Zhu Hongxiao, Vannucci Marina, Cox Dennis D
Department of Biostatistics, University of Texas M. D. Anderson Cancer Center, Houston, Texas 77230, USA.
Biometrics. 2010 Jun;66(2):463-73. doi: 10.1111/j.1541-0420.2009.01283.x. Epub 2009 Jun 9.
In functional data classification, functional observations are often contaminated by various systematic effects, such as random batch effects caused by device artifacts, or fixed effects caused by sample-related factors. These effects may lead to classification bias and thus should not be neglected. Another issue of concern is the selection of functions when predictors consist of multiple functions, some of which may be redundant. The above issues arise in a real data application where we use fluorescence spectroscopy to detect cervical precancer. In this article, we propose a Bayesian hierarchical model that takes into account random batch effects and selects effective functions among multiple functional predictors. Fixed effects or predictors in nonfunctional form are also included in the model. The dimension of the functional data is reduced through orthonormal basis expansion or functional principal components. For posterior sampling, we use a hybrid Metropolis-Hastings/Gibbs sampler, which suffers slow mixing. An evolutionary Monte Carlo algorithm is applied to improve the mixing. Simulation and real data application show that the proposed model provides accurate selection of functional predictors as well as good classification.
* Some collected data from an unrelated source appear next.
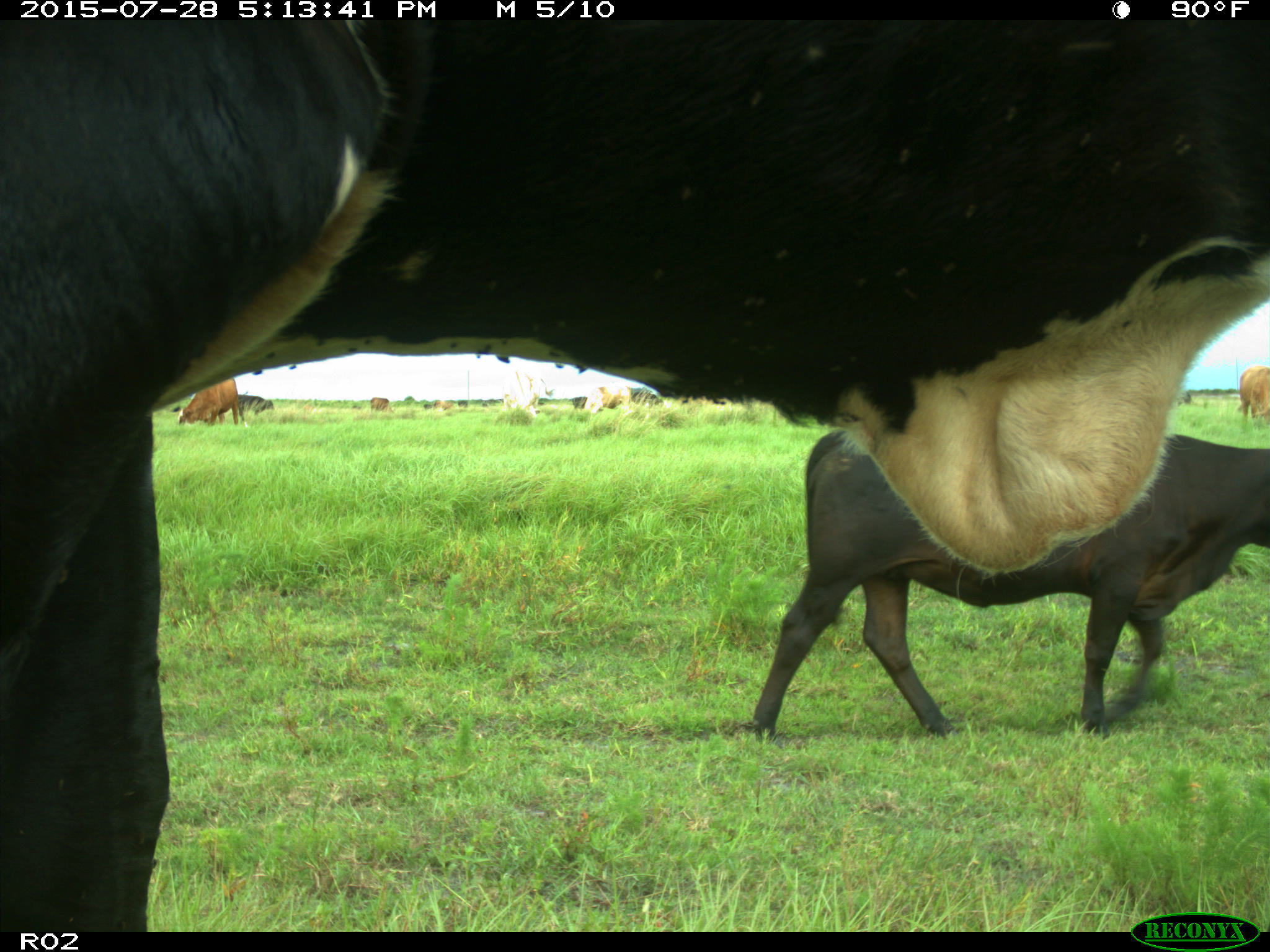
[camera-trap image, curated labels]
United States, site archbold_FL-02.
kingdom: Animalia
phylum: Chordata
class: Mammalia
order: Artiodactyla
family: Bovidae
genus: Bos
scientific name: Bos taurus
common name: domestic cow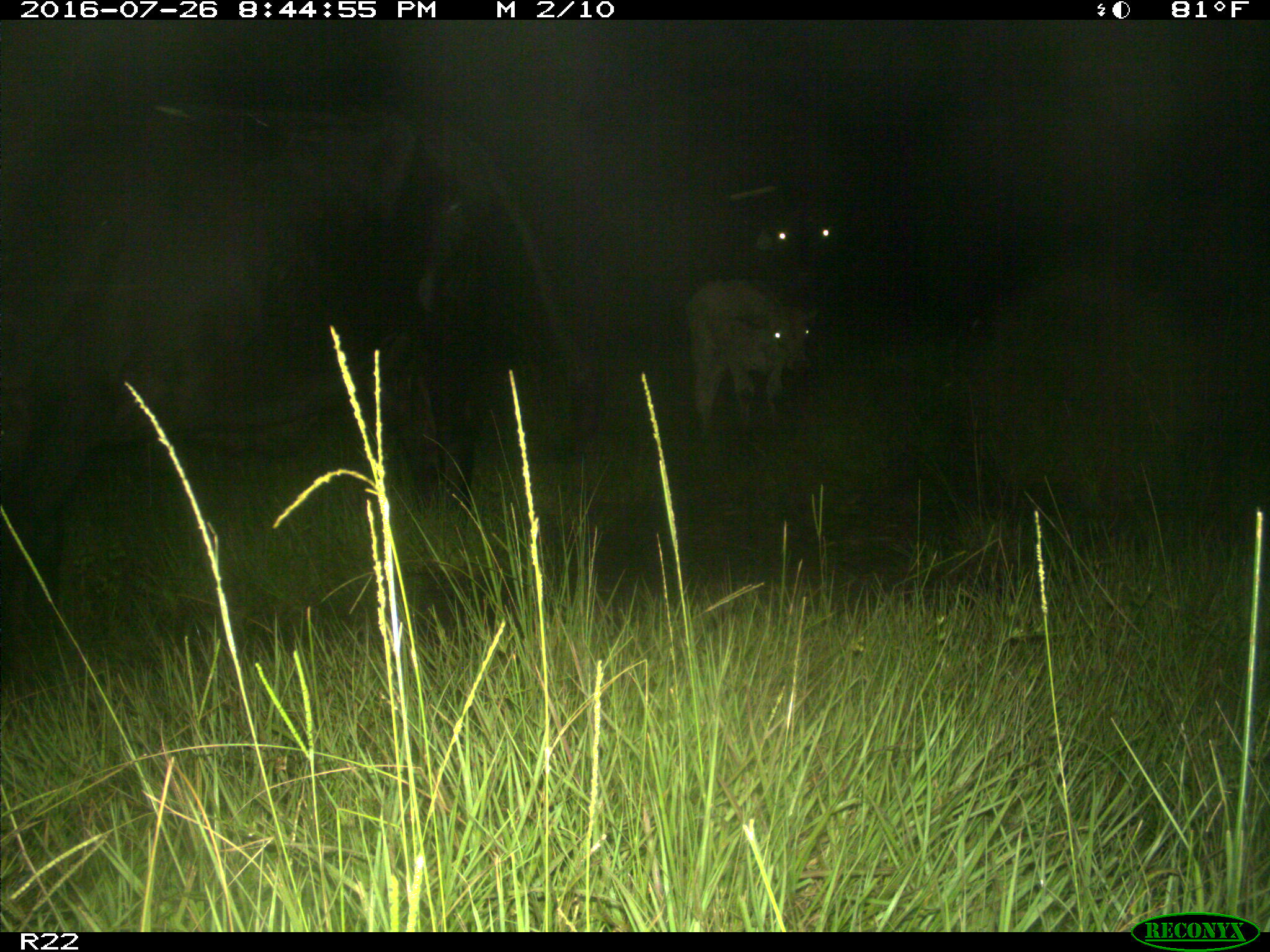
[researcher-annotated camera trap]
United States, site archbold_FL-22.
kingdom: Animalia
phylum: Chordata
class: Mammalia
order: Artiodactyla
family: Bovidae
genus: Bos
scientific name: Bos taurus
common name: domestic cow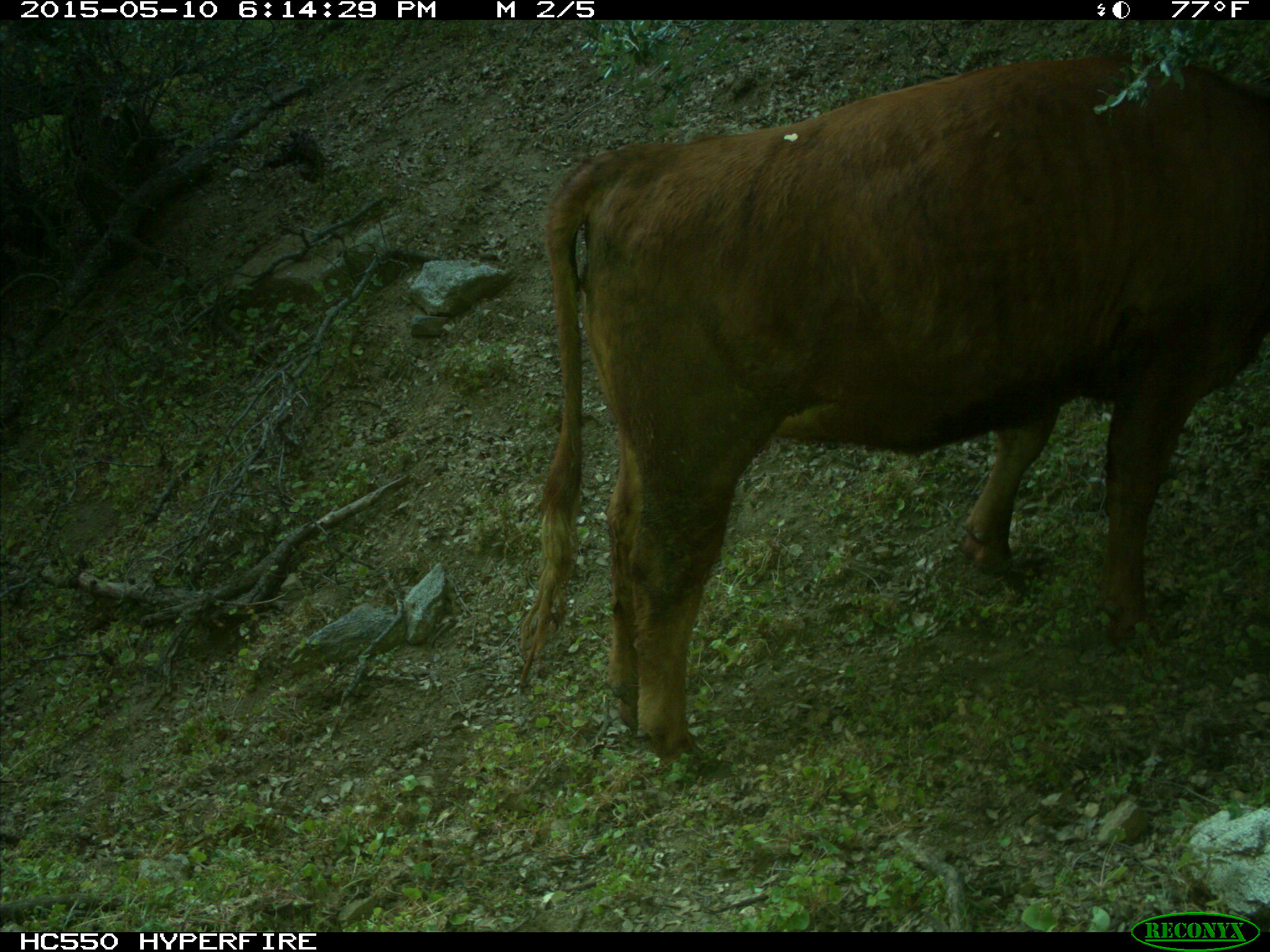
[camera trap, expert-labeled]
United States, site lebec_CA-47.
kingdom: Animalia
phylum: Chordata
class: Mammalia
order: Artiodactyla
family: Bovidae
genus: Bos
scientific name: Bos taurus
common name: domestic cow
Bos taurus (domestic cow).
在功能数据分类中,功能观测值常常受到各种系统效应的影响,例如由设备伪迹引起的随机批次效应,或由样本相关因素引起的固定效应。这些效应可能导致分类偏差,因此不容忽视。另一个值得关注的问题是当预测变量由多个函数组成时函数的选择,其中一些函数可能是冗余的。上述问题出现在我们使用荧光光谱检测宫颈上皮内瘤变的实际数据应用中。在本文中,我们提出了一种贝叶斯分层模型,该模型考虑了随机批次效应,并在多个功能预测变量中选择有效函数。非功能形式的固定效应或预测变量也包含在模型中。通过正交基展开或功能主成分来降低功能数据的维度。对于后验抽样,我们使用混合Metropolis-Hastings/Gibbs抽样器,其混合速度较慢。应用进化蒙特卡罗算法来改善混合效果。模拟和实际数据应用表明,所提出的模型能够准确选择功能预测变量并实现良好的分类。